ATTENTION : Afin d’éviter tout litige avec le salarié, il est conseillé de préciser dans la proposition de contrat à durée indéterminée les caractéristiques détaillées du poste proposé pour pouvoir démontrer que cet emploi est identique ou similaire et répond bien aux conditions prévues à l’article L. 1243-11-1 ou L. 1251-33-1. Dans le cas contraire, le salarié pourrait reprocher à l’employeur de ne pas avoir été suffisamment informé pour prendre une décision en toute connaissance de cause.

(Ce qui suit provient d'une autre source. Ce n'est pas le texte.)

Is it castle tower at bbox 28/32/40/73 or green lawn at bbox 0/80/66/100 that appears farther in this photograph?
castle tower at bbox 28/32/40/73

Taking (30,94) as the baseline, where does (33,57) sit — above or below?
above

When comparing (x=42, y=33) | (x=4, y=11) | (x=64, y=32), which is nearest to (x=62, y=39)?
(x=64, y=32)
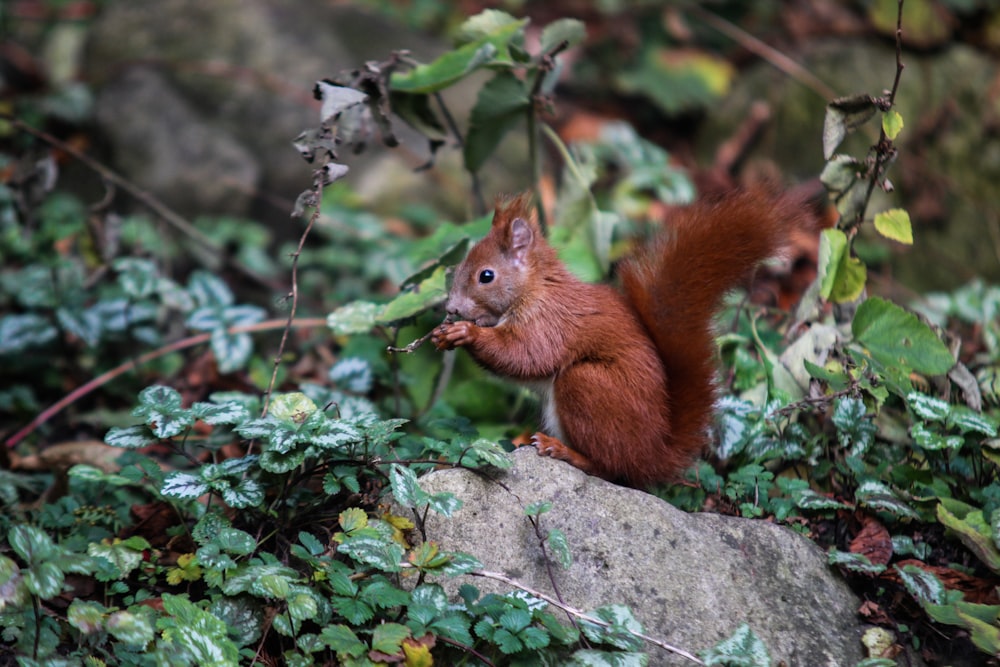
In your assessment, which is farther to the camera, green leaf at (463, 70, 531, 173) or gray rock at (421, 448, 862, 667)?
green leaf at (463, 70, 531, 173)

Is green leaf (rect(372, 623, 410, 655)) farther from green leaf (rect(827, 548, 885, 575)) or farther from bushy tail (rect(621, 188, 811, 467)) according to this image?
green leaf (rect(827, 548, 885, 575))

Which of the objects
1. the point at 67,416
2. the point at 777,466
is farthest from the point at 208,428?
the point at 777,466

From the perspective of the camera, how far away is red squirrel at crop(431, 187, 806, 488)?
7.90 ft

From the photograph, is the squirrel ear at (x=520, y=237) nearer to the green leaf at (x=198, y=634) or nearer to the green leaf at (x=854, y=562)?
the green leaf at (x=854, y=562)

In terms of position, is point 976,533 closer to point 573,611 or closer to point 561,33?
point 573,611

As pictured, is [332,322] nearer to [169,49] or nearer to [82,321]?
[82,321]

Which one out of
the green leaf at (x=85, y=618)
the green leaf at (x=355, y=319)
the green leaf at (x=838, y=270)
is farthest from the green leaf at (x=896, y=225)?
the green leaf at (x=85, y=618)

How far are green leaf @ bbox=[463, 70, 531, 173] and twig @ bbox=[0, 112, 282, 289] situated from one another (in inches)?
52.5

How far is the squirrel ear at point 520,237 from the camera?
9.09 ft

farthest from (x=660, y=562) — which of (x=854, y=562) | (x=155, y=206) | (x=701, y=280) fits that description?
(x=155, y=206)

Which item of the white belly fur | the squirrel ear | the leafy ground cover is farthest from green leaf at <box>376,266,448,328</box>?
the white belly fur

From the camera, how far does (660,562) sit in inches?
86.7

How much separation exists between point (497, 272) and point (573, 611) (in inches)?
43.9

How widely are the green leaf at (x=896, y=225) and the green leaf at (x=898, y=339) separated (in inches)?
7.7
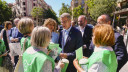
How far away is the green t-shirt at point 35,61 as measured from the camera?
1253 mm

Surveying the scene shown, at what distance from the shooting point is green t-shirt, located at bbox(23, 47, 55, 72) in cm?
125

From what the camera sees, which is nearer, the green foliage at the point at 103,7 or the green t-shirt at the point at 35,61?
the green t-shirt at the point at 35,61

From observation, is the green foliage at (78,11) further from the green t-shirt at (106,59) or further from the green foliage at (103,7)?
the green t-shirt at (106,59)

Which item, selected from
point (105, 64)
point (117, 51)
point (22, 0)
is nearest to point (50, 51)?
point (105, 64)

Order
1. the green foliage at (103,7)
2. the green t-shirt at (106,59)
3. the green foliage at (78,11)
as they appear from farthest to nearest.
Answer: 1. the green foliage at (78,11)
2. the green foliage at (103,7)
3. the green t-shirt at (106,59)

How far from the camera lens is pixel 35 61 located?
1308 mm

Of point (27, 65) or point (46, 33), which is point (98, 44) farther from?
point (27, 65)

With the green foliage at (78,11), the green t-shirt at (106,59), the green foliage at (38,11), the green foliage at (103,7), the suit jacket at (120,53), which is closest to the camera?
the green t-shirt at (106,59)

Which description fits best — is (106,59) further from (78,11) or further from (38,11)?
(38,11)

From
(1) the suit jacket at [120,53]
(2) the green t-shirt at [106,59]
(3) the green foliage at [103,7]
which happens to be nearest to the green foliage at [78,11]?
(3) the green foliage at [103,7]

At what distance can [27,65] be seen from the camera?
4.50ft

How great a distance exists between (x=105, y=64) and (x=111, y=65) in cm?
9

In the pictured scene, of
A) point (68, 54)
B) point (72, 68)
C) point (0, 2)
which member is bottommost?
point (72, 68)

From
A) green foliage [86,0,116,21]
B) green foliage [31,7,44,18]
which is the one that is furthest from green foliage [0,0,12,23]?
green foliage [86,0,116,21]
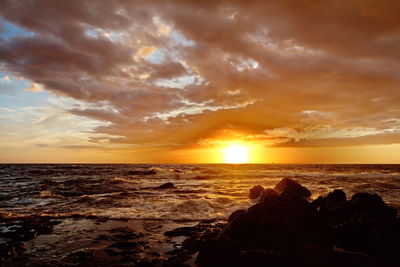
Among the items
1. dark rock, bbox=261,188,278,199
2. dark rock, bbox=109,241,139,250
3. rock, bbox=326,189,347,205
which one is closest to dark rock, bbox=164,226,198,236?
dark rock, bbox=109,241,139,250

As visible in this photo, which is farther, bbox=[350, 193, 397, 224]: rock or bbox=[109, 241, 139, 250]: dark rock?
bbox=[350, 193, 397, 224]: rock

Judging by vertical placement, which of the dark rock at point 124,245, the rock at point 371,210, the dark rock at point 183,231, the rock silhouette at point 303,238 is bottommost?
the dark rock at point 124,245

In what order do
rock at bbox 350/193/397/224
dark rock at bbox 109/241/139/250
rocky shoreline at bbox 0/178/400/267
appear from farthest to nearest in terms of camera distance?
rock at bbox 350/193/397/224 → dark rock at bbox 109/241/139/250 → rocky shoreline at bbox 0/178/400/267

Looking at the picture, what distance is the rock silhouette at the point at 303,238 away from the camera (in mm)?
5930

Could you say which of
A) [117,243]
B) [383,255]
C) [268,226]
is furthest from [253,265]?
[117,243]

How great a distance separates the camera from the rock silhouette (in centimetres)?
593

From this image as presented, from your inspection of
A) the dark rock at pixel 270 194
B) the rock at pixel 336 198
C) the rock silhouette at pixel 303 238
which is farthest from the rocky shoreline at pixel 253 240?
the rock at pixel 336 198

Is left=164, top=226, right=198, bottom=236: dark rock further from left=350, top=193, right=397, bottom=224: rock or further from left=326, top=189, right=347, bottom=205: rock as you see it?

  • En cas de refus du salarié, l’employeur a l’obligation de prévenir France Travail.

 

2. Conditions d’information de France Travail

L’arrêté du 3 Janvier 2024, publié au Journal officiel du 10 Janvier 2024 est venu préciser les modalités d’information de France Travail par l’employeur.

Conditions de fond

 

France Travail doit être informé en l’absence de réponse du salarié ou de son refus de proposition de CDI. L’information donnée à France Travail doit être composée de plusieurs éléments listés par l’article R. 1243-2 du Code du travail, ces éléments variant suivant le contrat en cours avec le salarié.

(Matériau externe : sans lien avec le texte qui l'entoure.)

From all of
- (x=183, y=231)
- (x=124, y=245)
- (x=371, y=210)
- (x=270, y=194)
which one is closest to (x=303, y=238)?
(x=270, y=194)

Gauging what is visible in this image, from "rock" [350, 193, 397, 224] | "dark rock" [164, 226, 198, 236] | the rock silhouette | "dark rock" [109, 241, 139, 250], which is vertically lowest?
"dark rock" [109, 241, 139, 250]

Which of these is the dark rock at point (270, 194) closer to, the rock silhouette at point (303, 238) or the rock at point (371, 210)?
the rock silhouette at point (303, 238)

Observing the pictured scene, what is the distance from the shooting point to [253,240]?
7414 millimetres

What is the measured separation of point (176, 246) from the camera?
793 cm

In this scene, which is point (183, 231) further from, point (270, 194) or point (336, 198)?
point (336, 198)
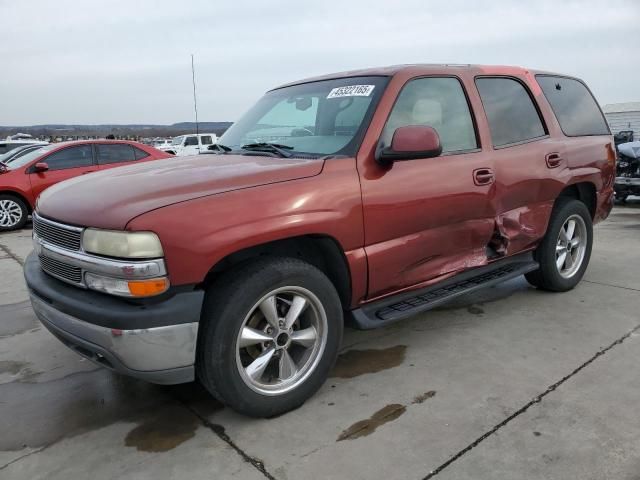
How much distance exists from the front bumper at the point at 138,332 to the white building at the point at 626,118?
21098mm

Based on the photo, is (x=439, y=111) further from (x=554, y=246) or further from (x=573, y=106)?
(x=573, y=106)

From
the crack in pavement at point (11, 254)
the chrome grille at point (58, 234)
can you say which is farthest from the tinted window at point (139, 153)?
the chrome grille at point (58, 234)

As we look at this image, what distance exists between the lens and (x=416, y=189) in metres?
3.03

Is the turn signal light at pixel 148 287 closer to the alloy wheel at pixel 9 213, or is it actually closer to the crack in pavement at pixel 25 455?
the crack in pavement at pixel 25 455

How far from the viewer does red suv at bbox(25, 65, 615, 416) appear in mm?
2289

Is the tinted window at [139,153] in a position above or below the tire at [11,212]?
above

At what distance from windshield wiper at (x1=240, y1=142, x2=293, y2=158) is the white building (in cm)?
1992

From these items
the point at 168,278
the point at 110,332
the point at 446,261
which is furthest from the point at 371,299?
the point at 110,332

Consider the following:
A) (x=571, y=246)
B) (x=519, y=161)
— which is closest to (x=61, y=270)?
(x=519, y=161)

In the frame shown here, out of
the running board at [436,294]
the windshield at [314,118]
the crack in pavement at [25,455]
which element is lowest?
the crack in pavement at [25,455]

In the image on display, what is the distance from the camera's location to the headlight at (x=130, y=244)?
87.5 inches

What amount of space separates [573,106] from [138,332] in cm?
402

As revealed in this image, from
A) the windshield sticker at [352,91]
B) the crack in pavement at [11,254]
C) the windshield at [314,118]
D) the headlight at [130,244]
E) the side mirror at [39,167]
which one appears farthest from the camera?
the side mirror at [39,167]

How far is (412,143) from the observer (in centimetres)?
277
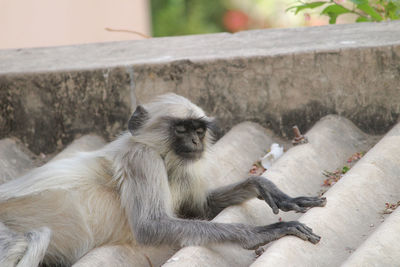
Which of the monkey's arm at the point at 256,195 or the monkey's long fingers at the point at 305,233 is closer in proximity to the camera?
the monkey's long fingers at the point at 305,233

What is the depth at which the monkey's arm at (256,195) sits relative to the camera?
140 inches

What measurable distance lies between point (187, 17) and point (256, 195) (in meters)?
11.3

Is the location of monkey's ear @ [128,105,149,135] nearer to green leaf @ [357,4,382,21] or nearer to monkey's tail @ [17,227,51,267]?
monkey's tail @ [17,227,51,267]

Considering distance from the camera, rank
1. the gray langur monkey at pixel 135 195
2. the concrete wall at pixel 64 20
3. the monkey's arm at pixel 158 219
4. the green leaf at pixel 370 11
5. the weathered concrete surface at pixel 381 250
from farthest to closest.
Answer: the concrete wall at pixel 64 20, the green leaf at pixel 370 11, the gray langur monkey at pixel 135 195, the monkey's arm at pixel 158 219, the weathered concrete surface at pixel 381 250

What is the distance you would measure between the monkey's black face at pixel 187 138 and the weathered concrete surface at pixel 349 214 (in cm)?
72

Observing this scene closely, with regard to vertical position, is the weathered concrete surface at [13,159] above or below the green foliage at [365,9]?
below

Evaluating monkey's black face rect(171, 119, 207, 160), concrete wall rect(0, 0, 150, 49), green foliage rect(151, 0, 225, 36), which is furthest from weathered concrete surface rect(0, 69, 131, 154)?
green foliage rect(151, 0, 225, 36)

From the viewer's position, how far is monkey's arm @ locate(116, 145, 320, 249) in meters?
3.37

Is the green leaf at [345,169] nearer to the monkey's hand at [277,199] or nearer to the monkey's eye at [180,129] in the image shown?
the monkey's hand at [277,199]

  • S’il s’agit d’un CDD : l’information doit être composée du descriptif de l’emploi proposé, des éléments de justification permettant de démontrer que l’emploi proposé est identique ou similaire à celui occupé en CDD, que la rémunération proposée est au moins équivalente, que la durée de travail proposée est équivalente, que la classification de l’emploi est identique et que le lieu de travail est identique.
  • S’il s’agit d’un contrat d’intérim : l’information doit être composée du descriptif de l’emploi proposé, des éléments de justification permettant de démontrer que l’emploi proposé est identique ou similaire à celui de la mission effectuée et que le lieu de travail est identique.

 

Dans tous les cas, il convient également d’indiquer le délai laissé au salarié pour répondre et la date du refus, qu’il soit express ou tacite.

Dans le cas d’un refus tacite, il est nécessaire d’indiquer la date d’expiration du délai de réflexion laissé au salarié.

  1. NB. Si les informations sont incomplètes, France Travail peut demander des éléments complémentaires à l’employeur ou l’entreprise utilisatrice, qui bénéficie alors d’un délai de 15 jours pour répondre.

Conditions de forme

 

Cette information devra être réalisée par voie dématérialisée sur une plateforme dédiée, consultable depuis le site internet de FRANCE TRAVAIL dans un délai d’un mois maximum à compter du refus express ou tacite du salarié.

La plateforme est accessible à l’adresse suivante : https://www.demarches-simplifiees.fr/commencer/refus-de-cdi-informer-francetravail

Réponse délivrée par France Travail au salarié

France Travail informera le salarié à réception de l’ensemble des informations, d’une part de la réception de l’ensemble des informations le concernant et, d’autre part, des conséquences du refus de CDI sur l’ouverture de droit à l’allocation d’assurance chômage.

Il est rappelé qu’à l’issue d’un CDD ou de missions d’intérim, si le salarié a refusé, au cours des 12 mois précédents, au moins deux propositions de CDI qui remplissaient toutes ces conditions, l’intéressé ne bénéficiera plus de l’allocation d’assurance-chômage.